(Extract to read begins)
Improving Healthcare Operational Efficiency Through Predictive Analytic Tools

Healthcare

According to research by Oleg S. Pianykh, the potential contribution of machine learning (ML) to healthcare operations and management has largely been unexplored. It is therefore against this backdrop that the operational sphere of healthcare has much to benefit from machine learning.

It is noted that the major hurdle healthcare systems  face is managing patient flow through the hospital from entry to discharge. If not managed effectively, patient flow can have negative ripple effects on the operational efficiency of the hospital and in  to the following negative consequences:

  • Delayed service provision to the patients.
  • Wrong bookings in the emergency department which leads to crowding.
  • Emergency Department (ED) crowding increases left-without-being-seen patients and time taken to attend to the admitted patients.
  • Patients having overnight stays in the post-operative recovery rooms when it is unnecessary.
  • Intensive Care Unit (ICU) re-admissions within 24hrs, which are associated with poor clinical outcomes, increased length of ICU and hospital stay, higher costs, surgery delays or cancellation as well as physicians, nurses, and staff being overloaded, resulting in increased burnout and fatigue.
  • Delays in transferring patients to appropriate units based on their clinical conditions, discharging patients and decreasing patient throughput.

In order to improve efficiency within the hospital, predictive analytic tools can be effective in improving patient flow and alleviate capacity strain burdens.  The goal of predictive analytic tools is not only to create predictive models, but to ultimately improve and in some instances fix, the challenges that arise from poor hospital patient flow by;

  • Reducing the need for regular surge plans.
  • Preventing diversions and overcrowding in emergency department.
  • Eliminating long waiting times  and delays for surgical procedures, treatments, and admissions to inpatient beds.
  • Improving staff schedules to match demand, while reducing excessive overtime.
  • Increasing the number of patients admitted to the appropriate inpatient unit based on a patient’s clinical condition.
  • Utilizing case management strategies to reduce the length of stay for outliers.
  • Improving discharge and bed capacity management planning.

Learning operational patterns from healthcare data can be helpful for predicting critical workflow events and identifying key features that define the process behavior. These operational features are key to building comprehensive predictive analytical tools. They include but not limited to delay in a medical facility, patient arrival time, time of day, complexity of examinations performed and bottlenecks in the operational environment. In order to achieve an effective machine learning, health care system should focus on three key areas to foster successful data science that will lead to improved hospital patient flow:

  1. Build a data science team.

Introducing the value of data science to executive leaders and taking a centralized approach to all data analytics within the health system fosters an environment for data science to succeed.

2. Create a machine learning (ML) pipeline to aggregate all data sources.
(Extract to read ends)
(Data provided begins)
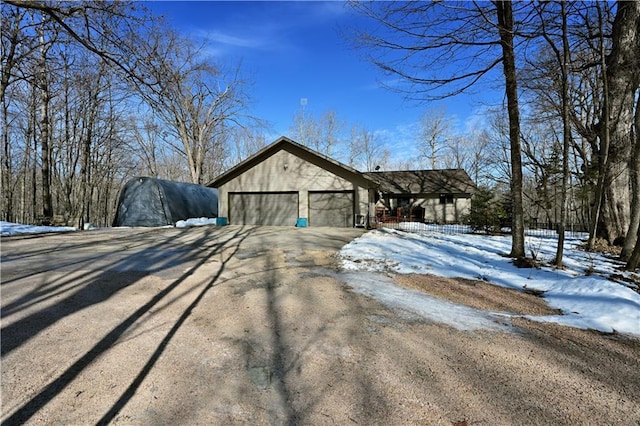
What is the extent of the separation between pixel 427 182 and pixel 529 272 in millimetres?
18830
(Data provided ends)
• [Exercise description]: Name every operational feature that the article on healthcare operational efficiency lists for building predictive analytic tools.

• [Task response]:
- Delay in a medical facility
- Patient arrival time
- Time of day
- Complexity of examinations performed
- Bottlenecks in the operational environment